用于单纯疱疹病毒患者登记中风险组识别和用户数据收集的机器学习：算法开发与验证研究

Machine Learning for Risk Group Identification and User Data Collection in a Herpes Simplex Virus Patient Registry: Algorithm Development and Validation Study.

作者信息

Surodina Svitlana, Lam Ching, Grbich Svetislav, Milne-Ives Madison, van Velthoven Michelle, Meinert Edward

机构信息

Skein Ltd, London, United Kingdom.

Department of Informatics, King's College London, London, United Kingdom.

出版信息

JMIRx Med. 2021 Jun 11;2(2):e25560. doi: 10.2196/25560.

DOI:10.2196/25560

PMID:37725536

原文链接:https://pmc.ncbi.nlm.nih.gov/articles/PMC10414389/

Abstract

BACKGROUND

Researching people with herpes simplex virus (HSV) is challenging because of poor data quality, low user engagement, and concerns around stigma and anonymity.

OBJECTIVE

This project aimed to improve data collection for a real-world HSV registry by identifying predictors of HSV infection and selecting a limited number of relevant questions to ask new registry users to determine their level of HSV infection risk.

METHODS

The US National Health and Nutrition Examination Survey (NHANES, 2015-2016) database includes the confirmed HSV type 1 and type 2 (HSV-1 and HSV-2, respectively) status of American participants (14-49 years) and a wealth of demographic and health-related data.
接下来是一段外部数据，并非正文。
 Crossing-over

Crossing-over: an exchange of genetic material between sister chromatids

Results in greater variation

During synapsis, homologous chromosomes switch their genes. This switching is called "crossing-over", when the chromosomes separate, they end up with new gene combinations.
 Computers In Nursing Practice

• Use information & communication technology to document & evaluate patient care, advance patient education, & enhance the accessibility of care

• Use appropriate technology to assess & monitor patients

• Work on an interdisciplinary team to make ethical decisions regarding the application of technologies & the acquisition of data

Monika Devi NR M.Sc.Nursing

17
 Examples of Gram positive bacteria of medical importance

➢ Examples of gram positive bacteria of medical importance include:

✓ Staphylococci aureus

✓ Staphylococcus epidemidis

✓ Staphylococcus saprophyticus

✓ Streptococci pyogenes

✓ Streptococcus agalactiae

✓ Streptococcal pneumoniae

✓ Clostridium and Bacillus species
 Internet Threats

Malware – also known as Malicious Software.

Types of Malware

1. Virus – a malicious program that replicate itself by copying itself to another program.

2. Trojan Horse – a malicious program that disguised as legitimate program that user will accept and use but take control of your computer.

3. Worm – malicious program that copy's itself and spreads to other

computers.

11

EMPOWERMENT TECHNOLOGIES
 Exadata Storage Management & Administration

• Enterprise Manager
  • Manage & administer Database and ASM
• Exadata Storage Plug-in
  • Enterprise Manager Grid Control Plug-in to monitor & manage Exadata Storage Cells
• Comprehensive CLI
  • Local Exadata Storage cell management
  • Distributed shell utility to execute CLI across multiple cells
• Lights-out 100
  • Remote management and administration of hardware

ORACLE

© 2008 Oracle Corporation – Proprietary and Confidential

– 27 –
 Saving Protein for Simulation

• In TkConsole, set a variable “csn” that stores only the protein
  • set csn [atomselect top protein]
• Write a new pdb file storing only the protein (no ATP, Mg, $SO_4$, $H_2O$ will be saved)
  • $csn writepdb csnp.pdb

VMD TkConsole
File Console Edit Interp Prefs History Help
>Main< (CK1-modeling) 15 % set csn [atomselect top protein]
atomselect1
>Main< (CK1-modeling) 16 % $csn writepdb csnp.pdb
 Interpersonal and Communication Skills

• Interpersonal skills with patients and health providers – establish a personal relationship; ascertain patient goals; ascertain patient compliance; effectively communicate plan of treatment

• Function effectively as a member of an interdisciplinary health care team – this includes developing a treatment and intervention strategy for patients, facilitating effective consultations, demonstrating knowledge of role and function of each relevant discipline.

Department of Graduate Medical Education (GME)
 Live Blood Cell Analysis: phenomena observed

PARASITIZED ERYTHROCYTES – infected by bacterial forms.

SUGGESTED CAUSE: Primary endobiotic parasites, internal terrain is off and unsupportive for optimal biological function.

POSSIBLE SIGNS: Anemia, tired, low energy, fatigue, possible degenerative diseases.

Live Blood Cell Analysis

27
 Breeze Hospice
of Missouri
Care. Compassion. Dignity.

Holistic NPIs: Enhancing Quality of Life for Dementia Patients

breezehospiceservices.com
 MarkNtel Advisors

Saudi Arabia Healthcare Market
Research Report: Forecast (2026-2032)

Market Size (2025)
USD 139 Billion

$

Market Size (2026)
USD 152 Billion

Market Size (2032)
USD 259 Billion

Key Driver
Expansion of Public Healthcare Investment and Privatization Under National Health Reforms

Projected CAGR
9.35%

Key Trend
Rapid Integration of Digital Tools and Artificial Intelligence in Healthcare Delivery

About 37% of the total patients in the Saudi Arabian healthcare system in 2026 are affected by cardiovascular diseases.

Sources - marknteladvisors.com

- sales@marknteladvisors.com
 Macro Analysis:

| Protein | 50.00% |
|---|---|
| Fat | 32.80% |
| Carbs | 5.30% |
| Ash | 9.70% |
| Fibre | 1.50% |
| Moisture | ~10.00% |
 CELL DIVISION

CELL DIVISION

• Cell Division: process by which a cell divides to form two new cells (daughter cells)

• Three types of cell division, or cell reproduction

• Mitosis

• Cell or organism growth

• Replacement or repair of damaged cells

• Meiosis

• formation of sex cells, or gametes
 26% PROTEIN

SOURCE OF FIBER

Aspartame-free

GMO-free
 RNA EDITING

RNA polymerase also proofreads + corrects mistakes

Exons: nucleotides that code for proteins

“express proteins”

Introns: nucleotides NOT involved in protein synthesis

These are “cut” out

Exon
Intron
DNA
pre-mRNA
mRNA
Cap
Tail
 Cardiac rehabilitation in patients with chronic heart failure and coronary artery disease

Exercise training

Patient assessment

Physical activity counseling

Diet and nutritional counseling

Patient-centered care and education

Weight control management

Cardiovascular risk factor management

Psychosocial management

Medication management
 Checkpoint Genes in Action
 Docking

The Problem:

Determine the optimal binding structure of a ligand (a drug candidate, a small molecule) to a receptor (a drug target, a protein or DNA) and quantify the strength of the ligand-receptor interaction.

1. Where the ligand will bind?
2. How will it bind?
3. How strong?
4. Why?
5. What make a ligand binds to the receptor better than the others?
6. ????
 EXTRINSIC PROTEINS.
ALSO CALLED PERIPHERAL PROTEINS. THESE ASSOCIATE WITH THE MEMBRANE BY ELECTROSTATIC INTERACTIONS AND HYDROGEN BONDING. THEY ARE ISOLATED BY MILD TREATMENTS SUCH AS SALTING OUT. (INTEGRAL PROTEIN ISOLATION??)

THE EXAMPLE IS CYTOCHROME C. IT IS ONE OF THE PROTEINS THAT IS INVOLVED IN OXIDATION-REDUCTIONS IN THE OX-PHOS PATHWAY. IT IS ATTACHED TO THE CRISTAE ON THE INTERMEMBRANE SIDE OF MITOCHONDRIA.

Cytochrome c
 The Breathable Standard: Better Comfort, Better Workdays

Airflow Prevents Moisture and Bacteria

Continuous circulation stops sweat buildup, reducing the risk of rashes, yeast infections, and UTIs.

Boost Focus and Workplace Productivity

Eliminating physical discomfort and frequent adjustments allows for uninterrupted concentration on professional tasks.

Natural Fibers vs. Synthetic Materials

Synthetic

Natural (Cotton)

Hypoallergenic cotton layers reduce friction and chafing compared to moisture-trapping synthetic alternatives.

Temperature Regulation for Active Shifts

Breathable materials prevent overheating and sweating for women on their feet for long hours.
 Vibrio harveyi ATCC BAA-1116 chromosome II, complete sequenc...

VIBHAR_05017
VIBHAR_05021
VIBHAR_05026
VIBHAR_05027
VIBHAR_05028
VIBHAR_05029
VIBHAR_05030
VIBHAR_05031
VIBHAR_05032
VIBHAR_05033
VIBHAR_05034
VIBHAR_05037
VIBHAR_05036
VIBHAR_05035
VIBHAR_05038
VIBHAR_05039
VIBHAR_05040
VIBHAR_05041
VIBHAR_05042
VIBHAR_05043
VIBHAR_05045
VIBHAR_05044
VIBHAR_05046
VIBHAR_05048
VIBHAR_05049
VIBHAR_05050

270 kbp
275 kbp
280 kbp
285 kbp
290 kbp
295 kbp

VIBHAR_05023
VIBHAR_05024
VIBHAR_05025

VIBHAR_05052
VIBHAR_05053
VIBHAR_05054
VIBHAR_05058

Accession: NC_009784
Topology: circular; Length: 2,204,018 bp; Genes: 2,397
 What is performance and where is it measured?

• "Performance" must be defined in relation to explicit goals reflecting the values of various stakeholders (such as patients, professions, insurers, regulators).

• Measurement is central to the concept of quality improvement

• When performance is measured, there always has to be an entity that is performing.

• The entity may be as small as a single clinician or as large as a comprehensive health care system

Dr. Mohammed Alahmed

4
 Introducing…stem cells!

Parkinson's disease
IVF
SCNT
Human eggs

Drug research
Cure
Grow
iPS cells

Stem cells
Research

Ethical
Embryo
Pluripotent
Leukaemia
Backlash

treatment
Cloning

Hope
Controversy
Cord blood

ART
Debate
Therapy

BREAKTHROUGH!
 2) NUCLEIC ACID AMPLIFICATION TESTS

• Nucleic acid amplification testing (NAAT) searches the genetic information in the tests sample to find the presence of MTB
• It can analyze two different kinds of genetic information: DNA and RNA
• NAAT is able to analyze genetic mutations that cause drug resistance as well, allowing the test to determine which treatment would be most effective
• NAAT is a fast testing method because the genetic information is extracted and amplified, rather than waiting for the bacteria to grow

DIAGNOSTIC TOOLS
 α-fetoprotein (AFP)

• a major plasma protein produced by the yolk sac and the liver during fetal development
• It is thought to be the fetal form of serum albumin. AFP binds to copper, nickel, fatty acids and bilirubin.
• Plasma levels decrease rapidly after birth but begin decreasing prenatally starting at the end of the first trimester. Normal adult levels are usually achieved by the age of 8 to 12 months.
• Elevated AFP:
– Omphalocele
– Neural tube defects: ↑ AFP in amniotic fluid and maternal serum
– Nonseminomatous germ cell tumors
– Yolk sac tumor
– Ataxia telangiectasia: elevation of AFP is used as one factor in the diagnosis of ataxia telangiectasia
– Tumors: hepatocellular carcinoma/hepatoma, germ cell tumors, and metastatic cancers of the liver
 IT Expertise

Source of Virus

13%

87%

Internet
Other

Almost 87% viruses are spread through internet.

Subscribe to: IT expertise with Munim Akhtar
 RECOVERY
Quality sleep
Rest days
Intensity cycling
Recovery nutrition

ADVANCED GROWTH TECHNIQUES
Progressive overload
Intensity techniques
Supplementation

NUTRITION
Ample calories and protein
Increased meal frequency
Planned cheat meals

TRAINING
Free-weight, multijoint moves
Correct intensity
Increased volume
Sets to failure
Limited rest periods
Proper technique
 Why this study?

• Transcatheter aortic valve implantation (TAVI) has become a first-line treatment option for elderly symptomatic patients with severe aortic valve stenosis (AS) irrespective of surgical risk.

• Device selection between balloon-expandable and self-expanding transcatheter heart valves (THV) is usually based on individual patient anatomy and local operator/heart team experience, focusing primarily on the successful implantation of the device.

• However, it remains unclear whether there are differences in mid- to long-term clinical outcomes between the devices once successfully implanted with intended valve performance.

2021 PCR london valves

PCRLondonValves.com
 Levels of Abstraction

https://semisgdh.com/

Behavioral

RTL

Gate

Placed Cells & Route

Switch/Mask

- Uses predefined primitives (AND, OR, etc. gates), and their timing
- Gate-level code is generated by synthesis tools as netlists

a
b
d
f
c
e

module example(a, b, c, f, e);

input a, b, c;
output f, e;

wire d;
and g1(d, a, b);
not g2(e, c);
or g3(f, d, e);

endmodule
The questionnaires and data sets from this survey were used to form two data sets: one for HSV-1 and one for HSV-2. These data sets were used to train and test a model that used a random forest algorithm (devised using Python) to minimize the number of anonymous lifestyle-based questions needed to identify risk groups for HSV.

RESULTS

The model selected a reduced number of questions from the NHANES questionnaire that predicted HSV infection risk with high accuracy scores of 0.91 and 0.96 and high recall scores of 0.88 and 0.98 for the HSV-1 and HSV-2 data sets, respectively. The number of questions was reduced from 150 to an average of 40, depending on age and gender. The model, therefore, provided high predictability of risk of infection with minimal required input.

CONCLUSIONS

This machine learning algorithm can be used in a real-world evidence registry to collect relevant lifestyle data and identify individuals' levels of risk of HSV infection. A limitation is the absence of real user data and integration with electronic medical records, which would enable model learning and improvement. Future work will explore model adjustments, anonymization options, explicit permissions, and a standardized data schema that meet the General Data Protection Regulation, Health Insurance Portability and Accountability Act, and third-party interface connectivity requirements.

摘要

背景

由于数据质量差、用户参与度低以及对耻辱感和匿名性的担忧，对单纯疱疹病毒（HSV）感染者进行研究具有挑战性。

目的

本项目旨在通过识别HSV感染的预测因素并选择有限数量的相关问题来询问新的登记用户，以确定其HSV感染风险水平，从而改善真实世界HSV登记处的数据收集情况。

方法

美国国家健康与营养检查调查（NHANES，2015 - 2016）数据库包含美国参与者（14 - 49岁）确诊的1型和2型单纯疱疹病毒（分别为HSV - 1和HSV - 2）状态以及大量人口统计学和健康相关数据。本次调查的问卷和数据集用于形成两个数据集：一个用于HSV - 1，一个用于HSV - 2。这些数据集用于训练和测试一个使用随机森林算法（用Python设计）的模型，以尽量减少识别HSV风险群体所需的基于匿名生活方式的问题数量。

结果

该模型从NHANES问卷中选择了数量减少的问题，对于HSV - 1和HSV - 2数据集，预测HSV感染风险的准确率分别为0.91和0.96，召回率分别为0.88和0.98。问题数量从150个减少到平均40个，具体取决于年龄和性别。因此，该模型以最少的所需输入提供了高感染风险预测能力。

结论

这种机器学习算法可用于真实世界证据登记处，以收集相关生活方式数据并识别个体的HSV感染风险水平。一个局限性是缺乏真实用户数据以及与电子病历的整合，而这将有助于模型学习和改进。未来的工作将探索模型调整、匿名化选项、明确权限以及符合《通用数据保护条例》、《健康保险流通与责任法案》和第三方接口连接要求的标准化数据模式。